Черное солнце | страница 91



Утром Кате в издательство спешить было не нужно, и опять с утра они долго обнимались, и их движения были более энергичными, чем ночью. Потом еще около часа они спали, потом встала сначала Катя и прошла в ванную. Когда она вышла, под душ пошел Павел и слышал, как Катя мелет кофе и жарит яичницу. Катя была в махровом халате Павла, он вышел из ванной в трусах. Подошел к Кате сзади, тут же развязал пояс халата и обнял ее.

— Яичница сгорит, давай поедим, — сказала она, преодолев в себе желание сбросить халат и тут же, на кухне, отдаться своему мужчине.

Павел в данный момент больше хотел Катю, чем яичницу, но он решил подавить одно желание ради исполнения другого, пусть и не такого сильного (хотя от яичницы исходил волшебный аромат), но социально в данный момент более приемлемого. Хотя кто знает, что было более приемлемо в этой ситуации — Катя-то тоже больше хотела опять заняться сексом и готова ради этого была пожертвовать немедленным завтраком. Но любовники решили, что секс от них никуда не убежит, а яичница может сгореть, и это серьезно. Они сели за стол.

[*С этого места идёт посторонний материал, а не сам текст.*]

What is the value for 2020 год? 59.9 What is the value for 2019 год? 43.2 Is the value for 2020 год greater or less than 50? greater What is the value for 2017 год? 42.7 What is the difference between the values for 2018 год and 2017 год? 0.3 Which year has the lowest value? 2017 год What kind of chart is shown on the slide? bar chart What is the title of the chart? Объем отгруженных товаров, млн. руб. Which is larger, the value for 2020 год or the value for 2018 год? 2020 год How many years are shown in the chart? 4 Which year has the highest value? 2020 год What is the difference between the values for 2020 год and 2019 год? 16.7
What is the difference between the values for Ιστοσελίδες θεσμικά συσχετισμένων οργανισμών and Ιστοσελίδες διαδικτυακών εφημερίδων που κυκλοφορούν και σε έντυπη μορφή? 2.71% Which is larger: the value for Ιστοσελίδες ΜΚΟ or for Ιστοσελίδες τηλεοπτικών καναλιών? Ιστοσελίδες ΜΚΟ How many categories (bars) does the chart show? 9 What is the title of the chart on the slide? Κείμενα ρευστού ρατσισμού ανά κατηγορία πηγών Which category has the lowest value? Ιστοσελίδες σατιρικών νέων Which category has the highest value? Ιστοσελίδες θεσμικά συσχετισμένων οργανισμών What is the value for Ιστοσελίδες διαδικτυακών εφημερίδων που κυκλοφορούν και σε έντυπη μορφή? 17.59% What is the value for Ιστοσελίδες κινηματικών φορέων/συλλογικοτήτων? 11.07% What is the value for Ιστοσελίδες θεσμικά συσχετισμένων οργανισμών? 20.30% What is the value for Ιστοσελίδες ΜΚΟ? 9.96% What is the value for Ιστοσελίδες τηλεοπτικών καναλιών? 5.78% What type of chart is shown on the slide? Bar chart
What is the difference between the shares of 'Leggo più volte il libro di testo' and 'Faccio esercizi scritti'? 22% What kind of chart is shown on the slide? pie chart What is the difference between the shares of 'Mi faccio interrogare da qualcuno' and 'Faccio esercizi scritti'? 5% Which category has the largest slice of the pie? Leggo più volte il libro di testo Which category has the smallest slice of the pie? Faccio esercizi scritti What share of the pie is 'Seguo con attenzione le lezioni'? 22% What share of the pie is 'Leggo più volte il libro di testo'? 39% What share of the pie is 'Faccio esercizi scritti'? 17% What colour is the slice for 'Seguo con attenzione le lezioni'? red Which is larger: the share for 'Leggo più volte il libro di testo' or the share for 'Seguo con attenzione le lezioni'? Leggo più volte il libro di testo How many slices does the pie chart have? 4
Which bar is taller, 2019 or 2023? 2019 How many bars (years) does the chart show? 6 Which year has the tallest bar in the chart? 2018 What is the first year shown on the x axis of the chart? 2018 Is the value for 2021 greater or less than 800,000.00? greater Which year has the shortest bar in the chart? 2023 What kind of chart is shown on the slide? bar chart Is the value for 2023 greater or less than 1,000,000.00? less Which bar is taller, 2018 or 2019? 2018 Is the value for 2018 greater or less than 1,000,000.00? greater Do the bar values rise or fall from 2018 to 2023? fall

Как только с яичницей было покончено, а кофе разлит по чашкам, раздался междугородный звонок. Саша звонил из Италии и сообщал, что у него все в порядке и что он живет в раю. Павел пожелал ему дальнейшего райского ощущения жизни, вкратце рассказал о том, что происходит в Москве, что нового дома (все в порядке, отсутствие новостей — тоже хорошая новость), что Димка звонил из Гудермеса, он жив и здоров. Когда Павел повесил трубку, он подумал о Димке. Если Шурик в раю, то их младший брат Дима скорее всего на одном из кругов ада. Где же пребывает Павел? Наверное, в чистилище. Что ж, не самое плохое место. Главное — чувствовать себя не посторонним, а хозяином.

18

Гульсум выспалась, привела себя в порядок. Она хорошо отдохнула. Приняла душ, умылась, надела любимые джинсы, нашла в холодильнике остатки сыра, масла, сделала бутерброд, сварила кофе. Завтракала механически, тупо глядя в окно. Под окном был рынок, где шла оживленная торговля. Торговки суетились, как в добрые старые времена, как будто не было никакой войны, никакого напряжения. Надо бы запастись продуктами, лениво подумала Гульсум.

Подошла к зеркалу. Грустные глаза, вид довольно бледный. Что она теперь будет делать? Опять к горлу подступил комок, ощутила знакомую боль в мышцах. Катрин говорила, что это последствия стресса, что со временем она их вытеснит активной деятельностью. Но какой активной деятельностью? Пока ей никто не звонит, не дает никаких заданий. Гульсум понимала, что расслабляться бесполезно, что все впереди. Да ей и не хотелось расслабляться, она боялась оставаться одна, ей нужно было дело, и ей это обещали, обещали, что она посвятит себя высокому делу мести. За ее родителей и брата погибнет много людей. Почему они должны радоваться жизни, когда Исмаил, мама и отец лежат в могиле? Они принадлежат к тому этносу, люди которого их убили, значит, будут убиты и они. От этих мыслей становилось немного легче, жизнь приобретала смысл.